Copy out the lines of the material from its first line through the line containing "56V50H197V42L187 36V34H179L171 40V48H169V58L173", including that line, and leave the pictures out.

Collected data:

* Begin *

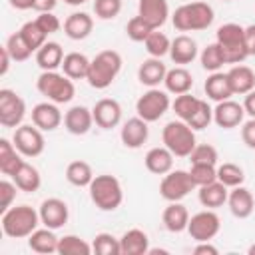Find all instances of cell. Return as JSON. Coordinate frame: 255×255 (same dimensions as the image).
Segmentation results:
<instances>
[{
  "label": "cell",
  "instance_id": "4316f807",
  "mask_svg": "<svg viewBox=\"0 0 255 255\" xmlns=\"http://www.w3.org/2000/svg\"><path fill=\"white\" fill-rule=\"evenodd\" d=\"M165 92L179 96V94H187L193 88V76L185 66H175L171 70H167L165 80H163Z\"/></svg>",
  "mask_w": 255,
  "mask_h": 255
},
{
  "label": "cell",
  "instance_id": "ab89813d",
  "mask_svg": "<svg viewBox=\"0 0 255 255\" xmlns=\"http://www.w3.org/2000/svg\"><path fill=\"white\" fill-rule=\"evenodd\" d=\"M199 62H201V68L207 70V72H219L225 64V58H223V52L221 48L217 46V42L213 44H207L201 54H199Z\"/></svg>",
  "mask_w": 255,
  "mask_h": 255
},
{
  "label": "cell",
  "instance_id": "f5cc1de1",
  "mask_svg": "<svg viewBox=\"0 0 255 255\" xmlns=\"http://www.w3.org/2000/svg\"><path fill=\"white\" fill-rule=\"evenodd\" d=\"M241 139L249 149H255V118L241 124Z\"/></svg>",
  "mask_w": 255,
  "mask_h": 255
},
{
  "label": "cell",
  "instance_id": "5b68a950",
  "mask_svg": "<svg viewBox=\"0 0 255 255\" xmlns=\"http://www.w3.org/2000/svg\"><path fill=\"white\" fill-rule=\"evenodd\" d=\"M243 30L245 26L235 24V22H227L221 24L215 32V42L223 52L225 64H241L245 58H249L247 48H245V38H243Z\"/></svg>",
  "mask_w": 255,
  "mask_h": 255
},
{
  "label": "cell",
  "instance_id": "d6986e66",
  "mask_svg": "<svg viewBox=\"0 0 255 255\" xmlns=\"http://www.w3.org/2000/svg\"><path fill=\"white\" fill-rule=\"evenodd\" d=\"M227 207H229L233 217L247 219L253 213V209H255V197H253V193L245 185L231 187L229 195H227Z\"/></svg>",
  "mask_w": 255,
  "mask_h": 255
},
{
  "label": "cell",
  "instance_id": "44dd1931",
  "mask_svg": "<svg viewBox=\"0 0 255 255\" xmlns=\"http://www.w3.org/2000/svg\"><path fill=\"white\" fill-rule=\"evenodd\" d=\"M199 56V50H197V42L187 36V34H179L171 40V48H169V58L173 64L177 66H187L191 64L195 58Z\"/></svg>",
  "mask_w": 255,
  "mask_h": 255
},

* End *

**WRITTEN RESPONSE:**
Find all instances of cell. Return as JSON. Coordinate frame: 255×255 (same dimensions as the image).
Segmentation results:
<instances>
[{
  "label": "cell",
  "instance_id": "4316f807",
  "mask_svg": "<svg viewBox=\"0 0 255 255\" xmlns=\"http://www.w3.org/2000/svg\"><path fill=\"white\" fill-rule=\"evenodd\" d=\"M165 92L179 96V94H187L193 88V76L185 66H175L171 70H167L165 80H163Z\"/></svg>",
  "mask_w": 255,
  "mask_h": 255
},
{
  "label": "cell",
  "instance_id": "ab89813d",
  "mask_svg": "<svg viewBox=\"0 0 255 255\" xmlns=\"http://www.w3.org/2000/svg\"><path fill=\"white\" fill-rule=\"evenodd\" d=\"M199 62H201V68L207 70V72H219L225 64V58H223V52L221 48L217 46V42L213 44H207L201 54H199Z\"/></svg>",
  "mask_w": 255,
  "mask_h": 255
},
{
  "label": "cell",
  "instance_id": "f5cc1de1",
  "mask_svg": "<svg viewBox=\"0 0 255 255\" xmlns=\"http://www.w3.org/2000/svg\"><path fill=\"white\" fill-rule=\"evenodd\" d=\"M241 139L249 149H255V118L241 124Z\"/></svg>",
  "mask_w": 255,
  "mask_h": 255
},
{
  "label": "cell",
  "instance_id": "5b68a950",
  "mask_svg": "<svg viewBox=\"0 0 255 255\" xmlns=\"http://www.w3.org/2000/svg\"><path fill=\"white\" fill-rule=\"evenodd\" d=\"M243 30L245 26L235 24V22H227L221 24L215 32V42L223 52L225 64H241L245 58H249L247 48H245V38H243Z\"/></svg>",
  "mask_w": 255,
  "mask_h": 255
},
{
  "label": "cell",
  "instance_id": "d6986e66",
  "mask_svg": "<svg viewBox=\"0 0 255 255\" xmlns=\"http://www.w3.org/2000/svg\"><path fill=\"white\" fill-rule=\"evenodd\" d=\"M227 207H229L233 217L247 219L253 213V209H255V197H253V193L245 185L231 187L229 195H227Z\"/></svg>",
  "mask_w": 255,
  "mask_h": 255
},
{
  "label": "cell",
  "instance_id": "44dd1931",
  "mask_svg": "<svg viewBox=\"0 0 255 255\" xmlns=\"http://www.w3.org/2000/svg\"><path fill=\"white\" fill-rule=\"evenodd\" d=\"M199 56V50H197V42L187 36V34H179L171 40V48H169V58L173 64L177 66H187L191 64L195 58Z\"/></svg>",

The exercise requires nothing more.